Das Leipziger Quartett hatte mit Wagners Siegfried-Idyll, der Gabe Wagners für Cosima zur Geburt des gemeinsamen Sohnes Siegfried, begonnen. Es sollte nach den Kindertotenliedern mit Beethovens Quartett op.132, dem Heiligen Dankgesang eines Genesenen an die Gottheit enden – eine klug zusammengestellte existentielle Trias. Doch dann spielten die Leipziger stattdessen das cis moll-Quartett op.131. Mit dessen traumhaften Adagio und seinen sieben Variationen, die durch alle Höhen und Tiefen des Lebens führten, indem sie verschiedenste musikalische Formen ausprobierten, wurde diese existentielle Zuspitzung auch erreicht. Anspruchsvoll war das Programm, dass der israelische Pianist Matan Porat spielte – von Janacek über Debussys Suite Bergamasque, Bartoks Bagatellen bis zu Schuberts großer A-Dur-Sonate und einer verhaltenen Klavierfassung von Mahlers Adagietto aus der 5. Sinfonie (bekannt eher aus dem Film Tod in Venedig).

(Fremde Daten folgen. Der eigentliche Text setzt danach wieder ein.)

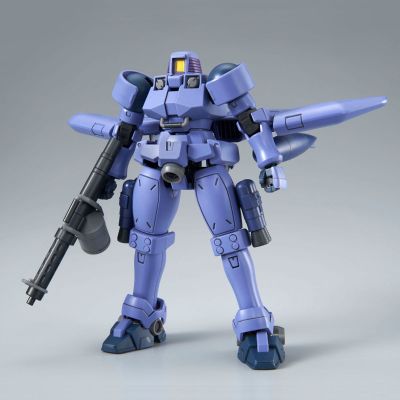 HG 1/144 利奥（飞行装备型）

Das letzte Musikstück, das ich in Toblach hörte, war nach zwei Mozartschen Konzertarien eine Zugabe – Rezitativ und Arie der Susanna aus Mozarts Figaros Hochzeit: „Es kommt endlich die Stunde“, das in der schönsten Beschreibung einer den Liebenden geneigten Sommernacht kulminiert, vorgetragen von Johanna Winkel und der Streicherakademie Bozen. Sie endet mit „dass ich mit Rosen kränze dein Haupt.“ Ich liebe diese Arie mit ihrem delikaten Bläser-Satz, sie besang ein Glück in Erwartung, das zu den schönsten Zeugnissen Mozartscher Humanität gehört, das Doppelglück der Liebe und der Töne in versöhnter Natur beschwörend.

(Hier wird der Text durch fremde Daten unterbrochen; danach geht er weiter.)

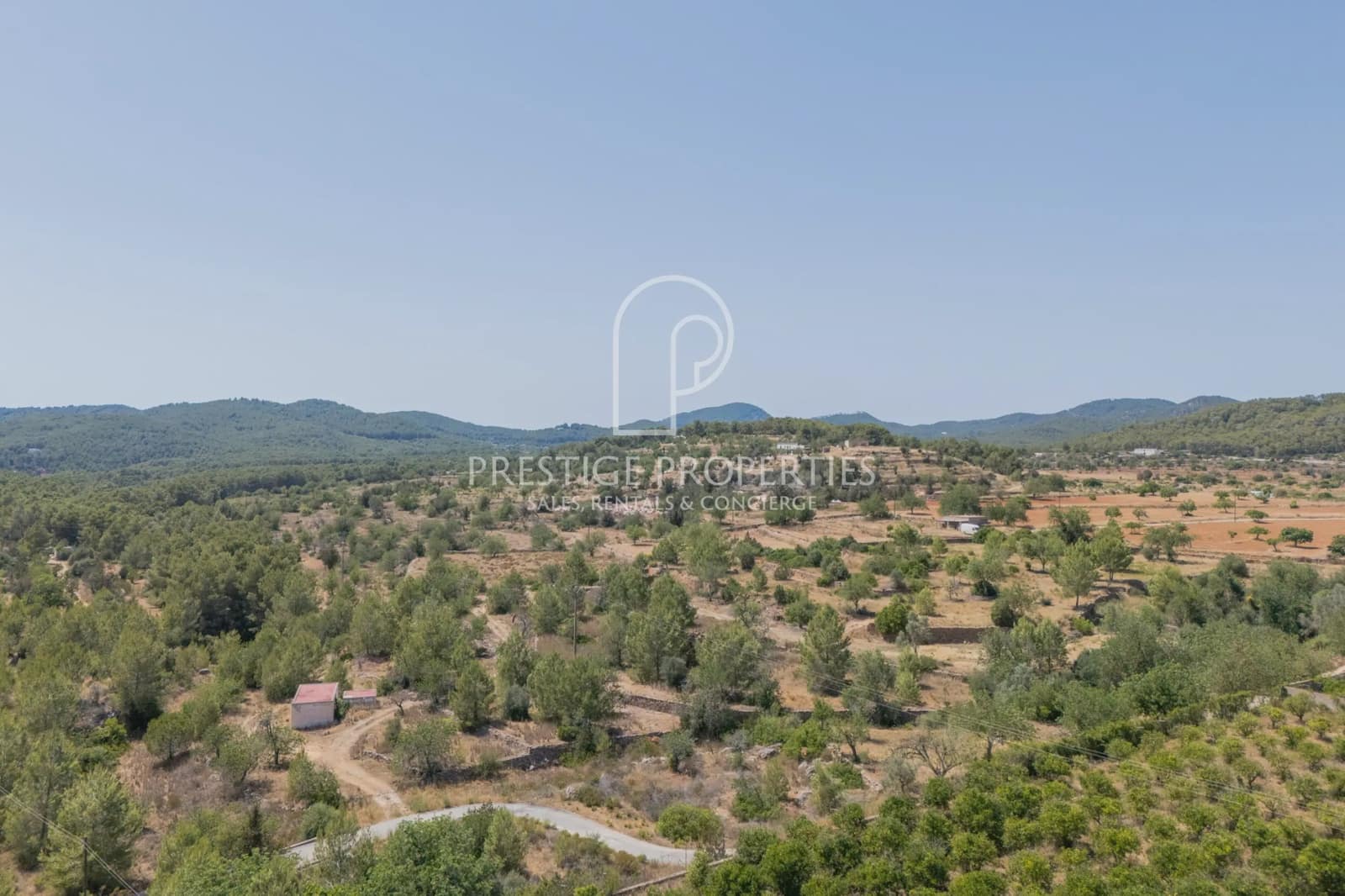 Grond te koop in Sant Antoni de Portmany - € 1.995.000 (Ref: 9926605)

„Komponierhäuschen Toblach“ von Renate007 - Lizenziert unter CC BY-SA 3.0 über Wikimedia Commons

Leider mussten wir nach fünf Tagen abreisen und unser schönes Ferienritual beenden, das so aussah: Morgens ins Gebirge fahren, dort drei bis vier Stunden wandern, dann irgendwo jausen, wieder ins Tal, duschen, ausruhen, zum wissenschaftlichen Vortrag, danach ins Konzert und abends ins Restaurant zum Nachtmahl. Sie war so angenehm und bereichernd, diese schöne Mischung von Natur- und Kunsterfahrung, von Freizeit, Theorie und Musik, dass der Abschied melancholisch ausfiel. Doch nicht so endgültig und traurig wie der Schluss des Lieds von der Erde, wo der Sänger die Erde fast wie ein Kosmonaut aus den Weiten des Alls sieht – „die liebe Erde allüberall blüht auf im Lenz und grünt aufs neu! Allüberall und ewig blauen die Fernen! Ewig ... Ewig ...“ Lang ist die Kunst, kurz unser Leben – mit diesem Gefühl und dem Dank an den wunderbaren Komponisten Mahler und seine Interpreten stiegen wir in den Zug, der uns nach Franzensfeste, von dort über Innsbruck nach München und schließlich nach Hamburg brachte.